ZU ERLEDIGEN: Übertrage den Satz „Eine Million Menschen verloren ihre Wohnungen und waren gezwungen, in andere Städte in der Region umzuziehen.“ aus dem Auszug ins Englische.

Mindestens 1.800 Menschen fanden in den fünf Bundesstaaten entlang der Küste, in denen der Hurrikan wütete, den Tod. Eine Million Menschen verloren ihre Wohnungen und waren gezwungen, in andere Städte in der Region umzuziehen.

Zum Jahrestag sind eine Unzahl Medienkommentare erschienen, aber kaum einer befasst sich mit der wirklichen Bedeutung dieses Ereignisses. Die Tragödie, die New Orleans und den Küstenstreifen von Florida bis Texas heimsuchte, war nicht einfach eine Naturkatastrophe, sondern ein gesellschaftliches und politisches Verbrechen.

AUSGEWÄHLTE DATEN:
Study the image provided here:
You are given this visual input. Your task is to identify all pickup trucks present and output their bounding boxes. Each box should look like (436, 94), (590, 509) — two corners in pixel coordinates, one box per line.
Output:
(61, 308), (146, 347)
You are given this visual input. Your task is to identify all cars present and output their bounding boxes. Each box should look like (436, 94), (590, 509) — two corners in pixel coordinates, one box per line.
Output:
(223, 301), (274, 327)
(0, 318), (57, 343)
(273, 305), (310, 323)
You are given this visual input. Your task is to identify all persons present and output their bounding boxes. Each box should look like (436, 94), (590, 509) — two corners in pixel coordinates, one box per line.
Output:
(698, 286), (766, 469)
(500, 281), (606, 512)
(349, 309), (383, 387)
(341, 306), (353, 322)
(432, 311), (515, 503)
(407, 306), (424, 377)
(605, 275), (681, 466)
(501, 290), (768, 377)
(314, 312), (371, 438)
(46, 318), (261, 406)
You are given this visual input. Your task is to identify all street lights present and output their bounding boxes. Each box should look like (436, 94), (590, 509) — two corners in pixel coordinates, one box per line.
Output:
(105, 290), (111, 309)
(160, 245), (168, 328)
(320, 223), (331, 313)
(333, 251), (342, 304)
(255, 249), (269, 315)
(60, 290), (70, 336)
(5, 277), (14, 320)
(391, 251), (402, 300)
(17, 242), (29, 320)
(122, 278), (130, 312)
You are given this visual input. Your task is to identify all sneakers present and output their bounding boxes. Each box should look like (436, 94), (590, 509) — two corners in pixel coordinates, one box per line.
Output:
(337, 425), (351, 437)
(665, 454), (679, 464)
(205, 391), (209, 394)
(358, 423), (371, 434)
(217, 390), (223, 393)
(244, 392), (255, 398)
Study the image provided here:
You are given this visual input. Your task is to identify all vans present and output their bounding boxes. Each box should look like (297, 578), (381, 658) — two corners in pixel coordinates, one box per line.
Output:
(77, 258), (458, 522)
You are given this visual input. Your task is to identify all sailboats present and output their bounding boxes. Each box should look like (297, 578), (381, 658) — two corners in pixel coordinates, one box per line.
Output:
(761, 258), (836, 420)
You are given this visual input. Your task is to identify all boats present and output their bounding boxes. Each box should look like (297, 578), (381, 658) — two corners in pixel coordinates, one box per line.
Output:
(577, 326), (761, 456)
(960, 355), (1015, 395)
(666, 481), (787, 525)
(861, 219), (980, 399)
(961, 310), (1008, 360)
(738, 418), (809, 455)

VOLLSTÄNDIGE AUSGABE: One million people lost their homes and were forced to move to other cities in the region.